Merge one PR, then watch the second one turn orange with a conflict warning. Use the GitHub UI to resolve it once, then repeat the experiment using your local editor. You’ll quickly see that every example of conflict handling follows the same core pattern: identify the intent of each change, craft a final version that respects both (or intentionally discards one), and verify behavior.

For structured learning about version control concepts, many universities provide free Git tutorials. For instance, the Harvard University CS50 materials include Git and GitHub workflows in their curriculum, and they’re a good complement to hands‑on practice.


FAQ: common questions about real examples of merge conflict handling

Q: Can you give a simple example of a merge conflict in GitHub?
Yes. Two branches edit the same line differently, like changing a function’s return value in opposite ways. When the second branch’s pull request is opened, GitHub reports a conflict. You then edit the file (in the browser or locally), choose the correct behavior, remove conflict markers, commit, and push.

Q: Are there examples of avoiding merge conflicts entirely?
You can’t avoid them forever, but you can reduce them. Short‑lived branches, frequent pulls from main, feature flags instead of long‑running forks, and clear file ownership all lower the odds. These are indirect examples of handling conflicts by prevention rather than reaction.

Q: Is it safer to use GitHub’s web editor or the command line for conflict resolution?
For small, obvious changes (typos, documentation, simple config tweaks), the web editor is fine. For anything that affects logic, tests, or multiple files, resolving locally is safer because you can run tests and use your full IDE tooling.

Q: What’s an example of a bad way to resolve a merge conflict?
Blindly clicking “Accept incoming change” or “Accept current change” without reading the code or running tests. That often drops bug fixes, security patches, or performance improvements that were made on main while you were working on your branch.

Q: How do large open source projects handle constant conflicts?
They rely on clear contribution guidelines, code ownership, frequent rebasing, and automated testing.

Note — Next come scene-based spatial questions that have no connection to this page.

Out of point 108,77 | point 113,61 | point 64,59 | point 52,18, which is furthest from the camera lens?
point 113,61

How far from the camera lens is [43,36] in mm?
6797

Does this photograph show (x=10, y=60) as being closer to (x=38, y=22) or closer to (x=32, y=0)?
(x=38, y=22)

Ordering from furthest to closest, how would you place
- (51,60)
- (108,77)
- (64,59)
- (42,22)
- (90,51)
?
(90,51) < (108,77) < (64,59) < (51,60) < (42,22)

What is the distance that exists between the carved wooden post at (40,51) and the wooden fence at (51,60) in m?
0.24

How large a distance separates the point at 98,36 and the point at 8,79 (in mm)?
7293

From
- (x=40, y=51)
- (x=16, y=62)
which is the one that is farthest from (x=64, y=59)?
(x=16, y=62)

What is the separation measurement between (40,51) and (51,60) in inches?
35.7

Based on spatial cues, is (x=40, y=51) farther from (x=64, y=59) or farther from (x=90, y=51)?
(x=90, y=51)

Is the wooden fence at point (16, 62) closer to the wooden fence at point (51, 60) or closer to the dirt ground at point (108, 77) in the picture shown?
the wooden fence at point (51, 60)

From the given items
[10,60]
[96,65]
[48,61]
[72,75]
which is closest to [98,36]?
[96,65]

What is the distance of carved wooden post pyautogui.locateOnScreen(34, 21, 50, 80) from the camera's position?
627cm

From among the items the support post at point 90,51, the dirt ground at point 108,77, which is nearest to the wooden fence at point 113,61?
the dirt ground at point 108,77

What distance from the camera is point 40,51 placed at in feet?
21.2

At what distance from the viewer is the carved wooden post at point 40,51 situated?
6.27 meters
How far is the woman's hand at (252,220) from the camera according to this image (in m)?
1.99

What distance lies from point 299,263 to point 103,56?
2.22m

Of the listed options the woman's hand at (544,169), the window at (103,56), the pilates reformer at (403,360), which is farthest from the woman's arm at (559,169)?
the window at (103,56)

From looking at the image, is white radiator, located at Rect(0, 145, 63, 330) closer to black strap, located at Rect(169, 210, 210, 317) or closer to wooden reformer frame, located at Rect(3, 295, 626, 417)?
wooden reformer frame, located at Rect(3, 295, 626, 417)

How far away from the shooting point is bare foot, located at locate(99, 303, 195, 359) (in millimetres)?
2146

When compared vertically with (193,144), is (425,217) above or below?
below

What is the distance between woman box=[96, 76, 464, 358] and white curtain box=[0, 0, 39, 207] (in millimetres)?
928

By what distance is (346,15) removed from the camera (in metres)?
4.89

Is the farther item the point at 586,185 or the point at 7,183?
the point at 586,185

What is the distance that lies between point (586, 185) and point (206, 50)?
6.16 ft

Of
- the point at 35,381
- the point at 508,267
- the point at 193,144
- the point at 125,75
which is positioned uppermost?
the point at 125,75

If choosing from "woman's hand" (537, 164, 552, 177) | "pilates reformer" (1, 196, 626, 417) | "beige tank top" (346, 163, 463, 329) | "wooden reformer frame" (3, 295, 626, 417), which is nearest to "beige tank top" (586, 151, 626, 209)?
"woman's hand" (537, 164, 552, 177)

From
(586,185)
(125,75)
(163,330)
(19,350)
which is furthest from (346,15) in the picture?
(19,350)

Maintainers often ask contributors to rebase onto the latest main and resolve conflicts before review. Many of the best examples of merge conflict handling in GitHub come from these projects’ documented workflows.


If you remember nothing else from these examples of merge conflict handling examples in GitHub, remember this: the conflict markers are not the problem; they’re just the highlighter. Your real job is to understand the intent behind each change and produce a final version that the whole team can live with.